On voit bien qu’il y a une tentation chez certains de rouvrir l’ensemble du dossier des rapports entre l’école privée et l’école publique.
Depuis près de trente ans, un équilibre a été trouvé : celui d’ordre juridique et constitutionnel, adopté en 1977, et celui des années 1980, établi grâce aux ministres Jean-Pierre Chevènement et Jack Lang, qui ont su tirer les enseignements de ce que l’on a parfois appelé « la guerre scolaire ».
Nous serions tous très inspirés de ne pas modifier cet équilibre qui est quantitatif, auquel je veille, mais qui est aussi un équilibre des principes. Parmi ceux-ci figure, comme vient de le rappeler M. le rapporteur pour avis, la reconnaissance du caractère propre de l’enseignement privé sous contrat.
Je ne rappellerai pas la logique d’ensemble de tout ce dispositif. C’est elle qui a notamment permis, dans la droite ligne des inquiétudes précédemment exprimées par M. Ouzoulias, que tout un monde – celui de l’enseignement privé, notamment catholique, mais pas seulement – accepte des obligations relatives au respect de certains engagements à l’égard de la République. De grandes convergences ont ainsi pu être trouvées.

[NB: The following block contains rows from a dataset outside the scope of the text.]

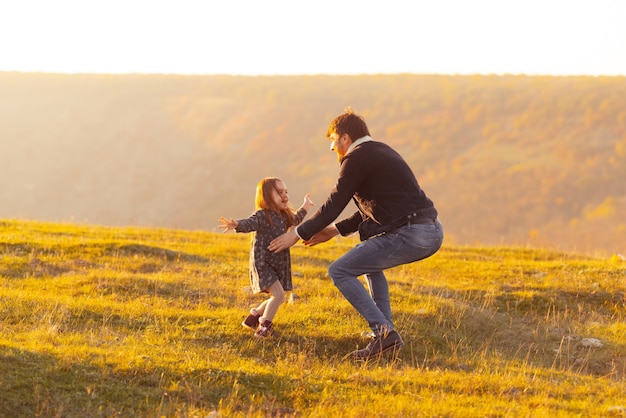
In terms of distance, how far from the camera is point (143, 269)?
13484mm

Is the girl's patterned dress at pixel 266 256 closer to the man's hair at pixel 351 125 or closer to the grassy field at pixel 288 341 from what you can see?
the grassy field at pixel 288 341

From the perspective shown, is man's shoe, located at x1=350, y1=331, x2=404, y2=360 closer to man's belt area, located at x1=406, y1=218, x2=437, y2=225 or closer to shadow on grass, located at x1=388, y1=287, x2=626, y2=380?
shadow on grass, located at x1=388, y1=287, x2=626, y2=380

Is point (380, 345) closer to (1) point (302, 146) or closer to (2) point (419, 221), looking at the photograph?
(2) point (419, 221)

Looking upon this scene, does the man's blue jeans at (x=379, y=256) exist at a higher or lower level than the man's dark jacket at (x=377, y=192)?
lower

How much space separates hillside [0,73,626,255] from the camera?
51.8 metres

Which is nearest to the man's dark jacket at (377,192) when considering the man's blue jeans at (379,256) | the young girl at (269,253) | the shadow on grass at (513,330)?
the man's blue jeans at (379,256)

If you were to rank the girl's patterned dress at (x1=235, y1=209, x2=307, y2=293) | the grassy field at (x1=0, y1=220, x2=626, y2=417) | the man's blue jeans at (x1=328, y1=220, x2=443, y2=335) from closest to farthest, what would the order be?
the grassy field at (x1=0, y1=220, x2=626, y2=417), the man's blue jeans at (x1=328, y1=220, x2=443, y2=335), the girl's patterned dress at (x1=235, y1=209, x2=307, y2=293)

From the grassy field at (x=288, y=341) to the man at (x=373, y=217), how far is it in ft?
2.42

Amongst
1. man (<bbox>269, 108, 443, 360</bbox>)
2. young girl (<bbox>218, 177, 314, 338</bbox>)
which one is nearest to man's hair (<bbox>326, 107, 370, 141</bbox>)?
man (<bbox>269, 108, 443, 360</bbox>)

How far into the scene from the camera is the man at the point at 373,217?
311 inches

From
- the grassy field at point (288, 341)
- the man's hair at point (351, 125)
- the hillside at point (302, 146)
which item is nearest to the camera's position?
the grassy field at point (288, 341)

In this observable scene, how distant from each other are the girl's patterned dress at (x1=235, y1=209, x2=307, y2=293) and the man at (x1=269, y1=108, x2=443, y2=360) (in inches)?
29.6

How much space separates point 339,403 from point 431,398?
0.85 meters

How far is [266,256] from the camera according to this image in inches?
349
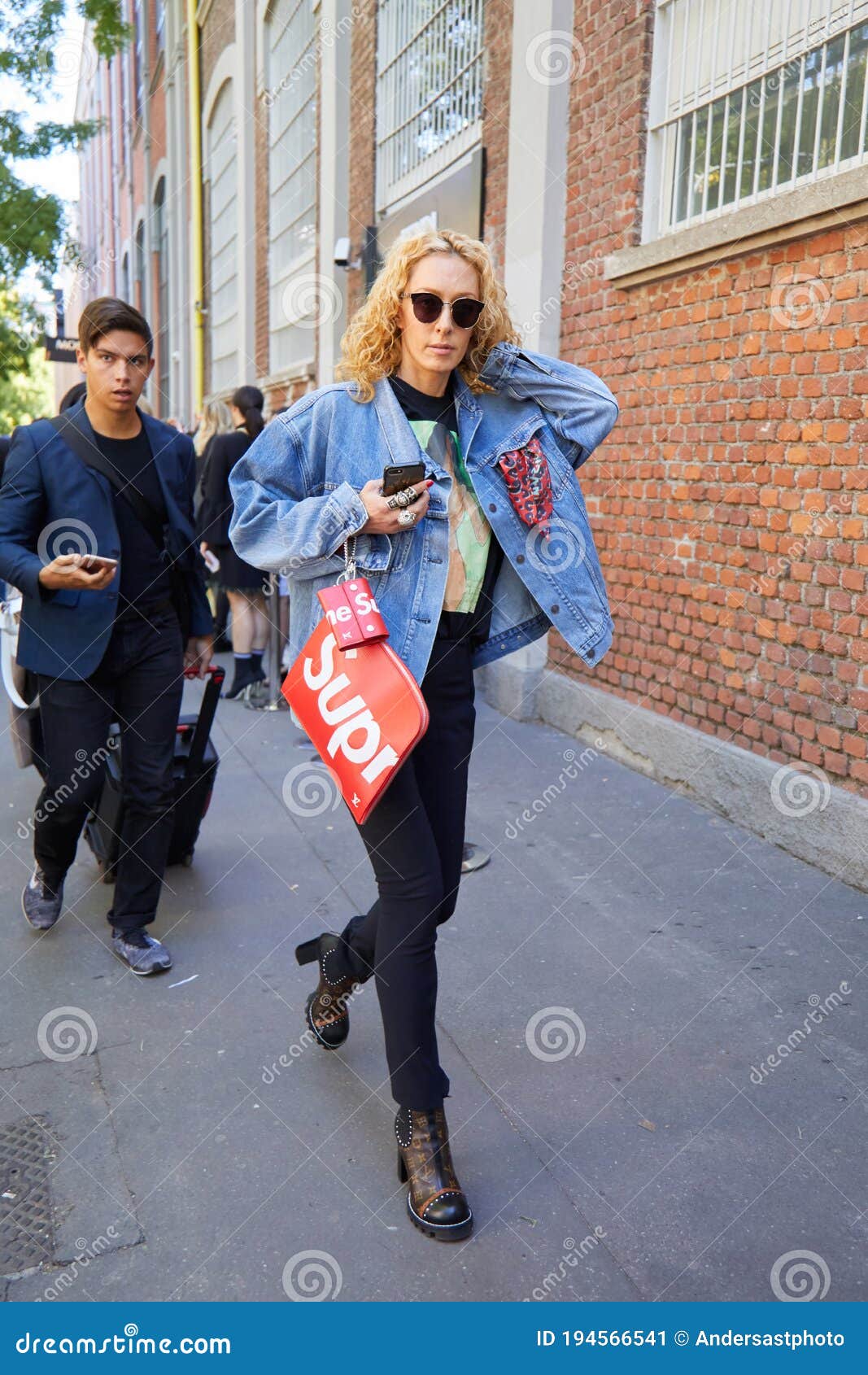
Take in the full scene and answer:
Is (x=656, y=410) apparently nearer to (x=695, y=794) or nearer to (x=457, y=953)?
(x=695, y=794)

Cet équilibre est bénéfique à tous et il nous invite à nous respecter les uns les autres.
Il permet aussi à toutes les religions – et l’on peut penser à l’islam, dont il a souvent été question au cours de nos débats –, lorsque leurs établissements d’enseignement passent sous contrat, d’être intégrées dans un système d’obligations prévoyant, à la fois, le respect de leur caractère propre et celui d’un certain nombre de règles. Il faut être vigilant sur ce point.
Le projet de loi qui vous est présenté ne modifie absolument pas ces points. La tentation existe de revenir sur ces sujets ; cela a aussi été le cas à l’Assemblée nationale, je vous rassure – d’ailleurs, vous le savez. Tel n’est pas notre objectif.
L’exemple que vous avez donné, madame la sénatrice, concerne un enseignement facultatif. M. le rapporteur pour avis l’a dit, il est dispensé aux futurs professeurs de l’enseignement privé un enseignement de base, qui est bien entendu le même sur le plan pédagogique et éducatif – et c’est normal – que celui dont bénéficient les enseignants du public. Par ailleurs, des formations initiales ou continues sont destinées aux enseignants de ces établissements privés à caractère propre.
Si des enseignements relatifs à la religion et contraires à la République étaient dispensés, et ce quelle que soit la religion, alors la question évoquée pourrait se poser. Mais qu’il existe au sein de l’enseignement religieux des dogmes et des éléments propres à une religion, cela ne constitue pas un problème en soi, et ce principe a été consacré par le Conseil constitutionnel.
Il convient de respecter cet équilibre. Il est surtout très important aujourd’hui de s’assurer que l’ensemble des établissements sous contrat, de même que les établissements hors contrat, respectent les obligations qui existent.
Autrement dit, pour résumer mon propos, la liberté d’enseignement en France n’est pas la liberté de tout faire n’importe comment. Elle est régulée. Nous y veillons au travers de quatre canaux : l’école de la République, à titre principal ; l’école privée sous contrat ; l’école privée hors contrat ; l’instruction en famille.
Ces quatre modes d’enseignement comprennent des droits et des obligations. J’ai résumé ceux qui sont relatifs aux écoles sous contrat, lesquelles ne sont pas concernées par ce projet de loi. Nous devons trouver dans chacun de ces quatre domaines un système équilibré de droits et devoirs. C’est aussi ce que nous tentons de faire pour l’instruction en famille.
Avec ce projet de loi, nous ajoutons à cet édifice législatif une pierre qui renforce les équilibres établis précédemment, à la suite de nombreux autres travaux et des vicissitudes traversées par notre pays.